# DIRECTIVES:
A: List the four property names that the clustering evaluation properties text defines.
B: Collect every line of the records that contains the word "among", and treat uppercase and lowercase letters as different.

# SUPPLIED PASSAGE:
● ● ● ● ● ● ●

Clustering Evaluation Properties

`ClusteringFunction` — Clustering algorithm
`'kmeans'` | `'linkage'` | `'gmdistribution'` | function handle

This property is read-only.

Clustering algorithm used to cluster the sample data, returned as 'kmeans', 'linkage', 'gmdistribution', or a function handle.

Value	Description
`'kmeans'`	Cluster the data in `X` using the `kmeans` clustering algorithm, with `EmptyAction` set to `"singleton"` and `Replicates` set to `5`.
`'linkage'`	Cluster the data in `X` using the `clusterdata` agglomerative clustering algorithm, with `Linkage` set to `"ward"`.
`'gmdistribution'`	Cluster the data in `X` using the `gmdistribution` Gaussian mixture distribution algorithm, with `SharedCov` set to `true` and `Replicates` set to `5`.

Data Types: char | function_handle

`CriterionName` — Name of criterion
`'Gap'`

This property is read-only.

Name of the criterion used for clustering evaluation, returned as 'Gap'.

`CriterionValues` — Criterion values
numeric vector

This property is read-only.

Criterion values, returned as a numeric vector. Each value corresponds to a proposed number of clusters in InspectedK.

Data Types: double

`Distance` — Distance metric
`'sqEuclidean'` | `'Euclidean'` | `'cityblock'` | `'cosine'` | `'correlation'` | function handle

This property is read-only.

● ● ● ● ● ● ●

# THE INPUT:

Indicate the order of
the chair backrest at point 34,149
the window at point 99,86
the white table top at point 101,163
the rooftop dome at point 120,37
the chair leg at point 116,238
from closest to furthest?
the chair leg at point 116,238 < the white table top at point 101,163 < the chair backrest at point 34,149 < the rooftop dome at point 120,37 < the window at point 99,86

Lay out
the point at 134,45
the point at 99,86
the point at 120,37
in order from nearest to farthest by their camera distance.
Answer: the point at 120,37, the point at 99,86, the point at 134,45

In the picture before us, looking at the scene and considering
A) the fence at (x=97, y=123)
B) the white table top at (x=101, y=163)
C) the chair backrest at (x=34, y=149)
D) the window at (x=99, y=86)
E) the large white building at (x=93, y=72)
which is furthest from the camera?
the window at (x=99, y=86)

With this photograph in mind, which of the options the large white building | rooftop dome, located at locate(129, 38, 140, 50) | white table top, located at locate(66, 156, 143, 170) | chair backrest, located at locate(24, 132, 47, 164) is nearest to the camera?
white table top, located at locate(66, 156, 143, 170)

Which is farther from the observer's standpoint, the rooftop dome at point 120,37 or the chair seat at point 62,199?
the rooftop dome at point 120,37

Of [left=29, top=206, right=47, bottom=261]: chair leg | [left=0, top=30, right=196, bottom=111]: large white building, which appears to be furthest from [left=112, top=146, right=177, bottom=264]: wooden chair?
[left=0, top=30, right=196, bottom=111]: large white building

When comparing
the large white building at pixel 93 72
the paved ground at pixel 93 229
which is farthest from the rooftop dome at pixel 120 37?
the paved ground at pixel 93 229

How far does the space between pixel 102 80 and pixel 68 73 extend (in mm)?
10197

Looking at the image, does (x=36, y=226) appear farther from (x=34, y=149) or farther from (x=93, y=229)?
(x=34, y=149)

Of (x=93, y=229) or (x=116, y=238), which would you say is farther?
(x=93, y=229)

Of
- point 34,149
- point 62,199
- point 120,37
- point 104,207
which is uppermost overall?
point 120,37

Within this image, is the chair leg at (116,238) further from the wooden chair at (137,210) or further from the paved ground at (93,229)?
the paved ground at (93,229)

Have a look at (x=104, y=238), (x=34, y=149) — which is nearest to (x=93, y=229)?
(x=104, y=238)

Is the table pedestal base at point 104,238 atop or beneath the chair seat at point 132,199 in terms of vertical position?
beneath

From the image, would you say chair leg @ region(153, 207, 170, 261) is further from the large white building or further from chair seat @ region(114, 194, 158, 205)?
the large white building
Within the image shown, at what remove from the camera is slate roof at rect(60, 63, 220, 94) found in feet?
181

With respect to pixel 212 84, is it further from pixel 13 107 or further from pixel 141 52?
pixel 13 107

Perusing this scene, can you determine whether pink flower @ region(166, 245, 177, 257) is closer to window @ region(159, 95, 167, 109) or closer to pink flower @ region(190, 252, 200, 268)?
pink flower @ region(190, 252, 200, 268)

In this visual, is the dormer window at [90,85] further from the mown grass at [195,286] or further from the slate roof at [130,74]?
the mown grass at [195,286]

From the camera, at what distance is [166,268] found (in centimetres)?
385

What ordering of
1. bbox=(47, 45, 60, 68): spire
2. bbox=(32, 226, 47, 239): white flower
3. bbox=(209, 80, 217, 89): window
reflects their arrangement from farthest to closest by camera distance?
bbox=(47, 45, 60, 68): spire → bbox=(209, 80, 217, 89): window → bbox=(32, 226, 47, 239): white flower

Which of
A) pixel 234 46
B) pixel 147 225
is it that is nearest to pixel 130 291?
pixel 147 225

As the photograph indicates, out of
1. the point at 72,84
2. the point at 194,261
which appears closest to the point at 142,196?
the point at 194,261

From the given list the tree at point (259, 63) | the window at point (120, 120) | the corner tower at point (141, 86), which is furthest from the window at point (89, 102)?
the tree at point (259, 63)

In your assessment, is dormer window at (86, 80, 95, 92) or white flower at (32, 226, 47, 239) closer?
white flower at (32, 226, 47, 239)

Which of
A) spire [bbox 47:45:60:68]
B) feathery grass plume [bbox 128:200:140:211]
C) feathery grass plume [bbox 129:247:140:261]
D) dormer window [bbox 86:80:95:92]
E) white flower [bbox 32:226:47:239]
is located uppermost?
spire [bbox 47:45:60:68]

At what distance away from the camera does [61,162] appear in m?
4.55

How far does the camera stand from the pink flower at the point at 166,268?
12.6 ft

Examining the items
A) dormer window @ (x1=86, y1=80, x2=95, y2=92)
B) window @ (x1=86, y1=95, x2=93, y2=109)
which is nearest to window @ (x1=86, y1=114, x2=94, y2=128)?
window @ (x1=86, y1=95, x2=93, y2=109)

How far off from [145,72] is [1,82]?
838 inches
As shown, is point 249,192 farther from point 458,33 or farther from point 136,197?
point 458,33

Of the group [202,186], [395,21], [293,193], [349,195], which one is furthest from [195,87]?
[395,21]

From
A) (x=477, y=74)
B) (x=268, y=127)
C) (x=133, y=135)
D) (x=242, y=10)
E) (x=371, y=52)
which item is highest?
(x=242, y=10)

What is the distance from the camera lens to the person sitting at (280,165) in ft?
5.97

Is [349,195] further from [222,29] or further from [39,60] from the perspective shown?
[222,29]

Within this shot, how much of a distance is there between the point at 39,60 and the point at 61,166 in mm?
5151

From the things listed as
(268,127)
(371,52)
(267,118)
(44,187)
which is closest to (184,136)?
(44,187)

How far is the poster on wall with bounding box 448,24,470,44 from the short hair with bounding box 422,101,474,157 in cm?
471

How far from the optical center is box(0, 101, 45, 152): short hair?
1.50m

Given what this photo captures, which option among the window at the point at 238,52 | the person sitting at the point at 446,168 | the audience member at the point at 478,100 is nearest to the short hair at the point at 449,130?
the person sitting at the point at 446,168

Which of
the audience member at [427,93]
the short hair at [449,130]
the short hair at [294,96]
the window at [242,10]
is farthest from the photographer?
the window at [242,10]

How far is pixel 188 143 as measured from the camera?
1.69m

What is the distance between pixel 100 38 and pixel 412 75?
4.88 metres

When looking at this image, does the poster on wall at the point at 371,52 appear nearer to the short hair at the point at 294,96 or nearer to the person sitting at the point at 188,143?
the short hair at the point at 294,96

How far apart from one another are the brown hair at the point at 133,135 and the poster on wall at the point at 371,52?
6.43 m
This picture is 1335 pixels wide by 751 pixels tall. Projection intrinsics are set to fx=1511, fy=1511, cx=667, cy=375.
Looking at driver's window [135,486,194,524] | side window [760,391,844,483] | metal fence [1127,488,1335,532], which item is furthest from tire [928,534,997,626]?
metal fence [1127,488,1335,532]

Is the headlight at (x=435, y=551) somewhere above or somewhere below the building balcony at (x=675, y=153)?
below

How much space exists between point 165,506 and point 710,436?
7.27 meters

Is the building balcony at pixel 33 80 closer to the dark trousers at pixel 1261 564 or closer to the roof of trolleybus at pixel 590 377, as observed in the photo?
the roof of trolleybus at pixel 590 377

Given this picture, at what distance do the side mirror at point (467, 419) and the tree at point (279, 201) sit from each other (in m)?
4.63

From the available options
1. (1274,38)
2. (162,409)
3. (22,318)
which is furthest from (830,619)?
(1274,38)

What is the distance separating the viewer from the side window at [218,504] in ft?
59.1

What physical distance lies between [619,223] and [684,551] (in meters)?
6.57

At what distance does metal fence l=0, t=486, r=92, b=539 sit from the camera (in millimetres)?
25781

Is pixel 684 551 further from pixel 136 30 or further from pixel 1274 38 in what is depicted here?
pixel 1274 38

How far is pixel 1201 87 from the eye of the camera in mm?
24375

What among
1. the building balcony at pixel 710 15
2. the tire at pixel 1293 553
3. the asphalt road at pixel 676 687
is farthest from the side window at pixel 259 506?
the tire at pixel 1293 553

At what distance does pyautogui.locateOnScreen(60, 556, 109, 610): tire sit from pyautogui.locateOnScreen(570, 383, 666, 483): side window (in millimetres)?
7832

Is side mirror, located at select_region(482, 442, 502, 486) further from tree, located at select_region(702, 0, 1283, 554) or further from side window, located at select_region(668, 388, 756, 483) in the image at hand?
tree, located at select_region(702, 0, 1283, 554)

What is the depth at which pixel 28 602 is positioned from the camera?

● ● ● ● ● ● ●

# EXERCISE SOLUTIONS:
A: ClusteringFunction, CriterionName, CriterionValues, Distance

B:
Given what this photo captures, which option among the window at the point at 238,52 | the person sitting at the point at 446,168 | the audience member at the point at 478,100 is nearest to the short hair at the point at 449,130?
What among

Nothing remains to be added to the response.